:: Selected text ::
>> Begin

Title:	Functions to Compute Chemical and Chemical Reaction Similarity
Description:	Methods to compute chemical similarity between two or more reactions and molecules. Allows masking of chemical substructures for weighted similarity computations. Uses packages 'rCDK' and 'fingerprint' for cheminformatics functionality. Methods for reaction similarity and sub-structure masking are as described in: Giri et al. (2015) <doi:10.1093/bioinformatics/btv416>.
Authors:	Varun Giri [aut, cre]
Maintainer:	Varun Giri <[email protected]>
License:	GPL-3
Version:	1.0.4
Built:	2025-03-03 06:51:03 UTC
Source:	CRAN

Functions to compute chemical reaction and molecular similarity

Description

RxnSim provides methods to compute molecular and reaction similarity. It uses rCDK package (R Interface to the CDK Libraries) and fingerprints package for chemoinformatic routines.

Details

RxnSim provides methods to compute chemical similarity between two or more reactions and molecules. Molecular similarity is computed based on structural features. Reaction similarity is a function of similarities of participating molecules. The package provides multiple methods to extract structural features as fingerprints (or feature vectors) and similarity metrics. It additionally provides functionality to mask chemical substructures for weighted similarity computations. It uses rCDK and fingerprint packages for cheminformatics functionality.

User functions:

rs.compute: computes similarity between two reactions.
rs.compute.list: computes similarity between all pairs of reactions from two lists.
rs.compute.sim.matrix: computes pairwise similarity between all reactions in a list.
rs.compute.DB: computes similarity of a reaction to those in a reaction database (DB) object read from a text file.
rs.makeDB: reads a text file containing EC Numbers, Reaction Names and Reaction SMILES and converts it into a reaction DB object.
ms.compute: computes similarity between two molecules.
ms.compute.sim.matrix: computes pairwise similarity between all molecules in a list.
rs.clearCache: clears fingerprint cache.
rs.mask: substitutes given sub-structure in the molecules of a reaction by a user defined mask.
ms.mask: substitutes given sub-structure in a molecule by a user defined mask.

Author(s)

>> End

:: Data entries ::
>> Begin

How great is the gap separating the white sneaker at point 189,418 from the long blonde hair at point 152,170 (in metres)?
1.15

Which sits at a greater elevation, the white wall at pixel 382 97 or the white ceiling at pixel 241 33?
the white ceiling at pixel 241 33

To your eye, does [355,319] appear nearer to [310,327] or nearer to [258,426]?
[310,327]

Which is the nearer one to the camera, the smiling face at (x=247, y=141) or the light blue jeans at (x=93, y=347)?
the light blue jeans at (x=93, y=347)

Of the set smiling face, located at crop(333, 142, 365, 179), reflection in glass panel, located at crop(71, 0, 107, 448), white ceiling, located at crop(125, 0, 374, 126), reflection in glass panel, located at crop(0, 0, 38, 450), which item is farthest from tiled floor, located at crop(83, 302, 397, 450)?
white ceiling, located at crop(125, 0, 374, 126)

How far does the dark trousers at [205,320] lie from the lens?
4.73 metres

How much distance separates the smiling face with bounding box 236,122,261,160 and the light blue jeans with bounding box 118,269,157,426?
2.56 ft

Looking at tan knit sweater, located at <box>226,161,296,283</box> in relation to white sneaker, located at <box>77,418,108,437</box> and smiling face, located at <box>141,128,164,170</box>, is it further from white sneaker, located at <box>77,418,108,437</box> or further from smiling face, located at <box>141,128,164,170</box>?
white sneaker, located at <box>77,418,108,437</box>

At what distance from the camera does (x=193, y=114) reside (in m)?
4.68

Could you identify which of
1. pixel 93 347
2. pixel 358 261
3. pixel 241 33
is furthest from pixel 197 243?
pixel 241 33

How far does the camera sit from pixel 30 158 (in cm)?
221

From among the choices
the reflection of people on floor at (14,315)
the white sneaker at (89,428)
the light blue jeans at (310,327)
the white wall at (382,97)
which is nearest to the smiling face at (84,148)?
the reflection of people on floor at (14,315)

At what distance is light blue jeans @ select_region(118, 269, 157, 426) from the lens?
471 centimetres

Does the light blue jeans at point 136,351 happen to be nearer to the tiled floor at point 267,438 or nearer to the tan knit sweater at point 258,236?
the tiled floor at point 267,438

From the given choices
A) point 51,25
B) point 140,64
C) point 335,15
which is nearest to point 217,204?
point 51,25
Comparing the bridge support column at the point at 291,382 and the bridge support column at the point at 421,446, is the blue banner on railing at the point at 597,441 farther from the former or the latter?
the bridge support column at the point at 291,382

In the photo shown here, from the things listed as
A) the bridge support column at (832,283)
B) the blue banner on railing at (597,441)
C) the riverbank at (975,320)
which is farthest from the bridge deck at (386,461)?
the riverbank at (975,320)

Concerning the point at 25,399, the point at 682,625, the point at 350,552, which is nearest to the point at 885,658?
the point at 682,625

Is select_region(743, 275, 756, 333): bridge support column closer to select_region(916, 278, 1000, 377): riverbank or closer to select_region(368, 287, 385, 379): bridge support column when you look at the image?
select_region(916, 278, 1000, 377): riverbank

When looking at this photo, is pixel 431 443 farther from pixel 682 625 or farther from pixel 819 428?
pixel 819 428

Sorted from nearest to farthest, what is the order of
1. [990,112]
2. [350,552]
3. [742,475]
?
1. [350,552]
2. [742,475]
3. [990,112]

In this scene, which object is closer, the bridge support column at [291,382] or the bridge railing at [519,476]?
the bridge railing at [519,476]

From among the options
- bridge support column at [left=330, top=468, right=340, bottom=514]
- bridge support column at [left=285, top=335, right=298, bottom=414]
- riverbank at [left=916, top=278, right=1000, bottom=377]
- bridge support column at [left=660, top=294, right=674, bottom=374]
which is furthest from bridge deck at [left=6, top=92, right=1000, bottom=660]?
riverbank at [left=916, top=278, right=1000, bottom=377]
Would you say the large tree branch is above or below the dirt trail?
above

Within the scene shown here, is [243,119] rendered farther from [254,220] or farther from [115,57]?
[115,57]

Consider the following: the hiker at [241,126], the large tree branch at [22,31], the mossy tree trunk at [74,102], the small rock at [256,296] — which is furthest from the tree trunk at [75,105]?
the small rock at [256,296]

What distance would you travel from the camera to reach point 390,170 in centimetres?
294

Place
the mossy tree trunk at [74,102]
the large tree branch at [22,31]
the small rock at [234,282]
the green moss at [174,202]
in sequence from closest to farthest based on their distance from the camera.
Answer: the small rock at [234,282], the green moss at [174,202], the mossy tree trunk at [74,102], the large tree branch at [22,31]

>> End

:: Set of tasks ::
a. In the RxnSim package description, what does rs.clearCache do?
b. Do these statements agree with the RxnSim package description? (i) ms.compute computes similarity between two reactions. (ii) rs.makeDB reads a text file containing EC Numbers, Reaction Names and Reaction SMILES. (iii) Reaction similarity is computed independently of the participating molecules.
c. Continue the RxnSim package description after its final heading, "Author(s)".
The records aren't needed for any of this.

:: Outputs by task ::
a. It clears the fingerprint cache.

b.
(i) No: "ms.compute: computes similarity between two molecules."
(ii) Yes: "reads a text file containing EC Numbers, Reaction Names and Reaction SMILES"
(iii) No: "Reaction similarity is a function of similarities of participating molecules."

c.
Varun Giri [email protected]

Maintainer: Varun Giri

Examples

# Reaction similarity
rs.compute('CCCO>>CCC=O', 'CC(O)C>>CC(=O)C')

# Metabolite similarity
ms.compute('CCC=O', 'CC(O)C')
# Reaction similarity
rs.compute('CCCO>>CCC=O', 'CC(O)C>>CC(=O)C')

# Metabolite similarity
ms.compute('CCC=O', 'CC(O)C')

Computes Similarity of Molecules

Description

Computes chemical similarity between two (or more) input molecules.

Usage

ms.compute (molA, molB, format = 'smiles', standardize = TRUE, explicitH = FALSE,
            sim.method = 'tanimoto', fp.type = 'extended', fp.mode = 'bit', fp.depth = 6,
            fp.size = 1024, fpCached = FALSE)
ms.compute.sim.matrix (molA, format = 'smiles', standardize = TRUE, explicitH = FALSE,
            sim.method = 'tanimoto', fp.type = 'extended', fp.mode = 'bit', fp.depth = 6,
            fp.size = 1024, clearCache = TRUE)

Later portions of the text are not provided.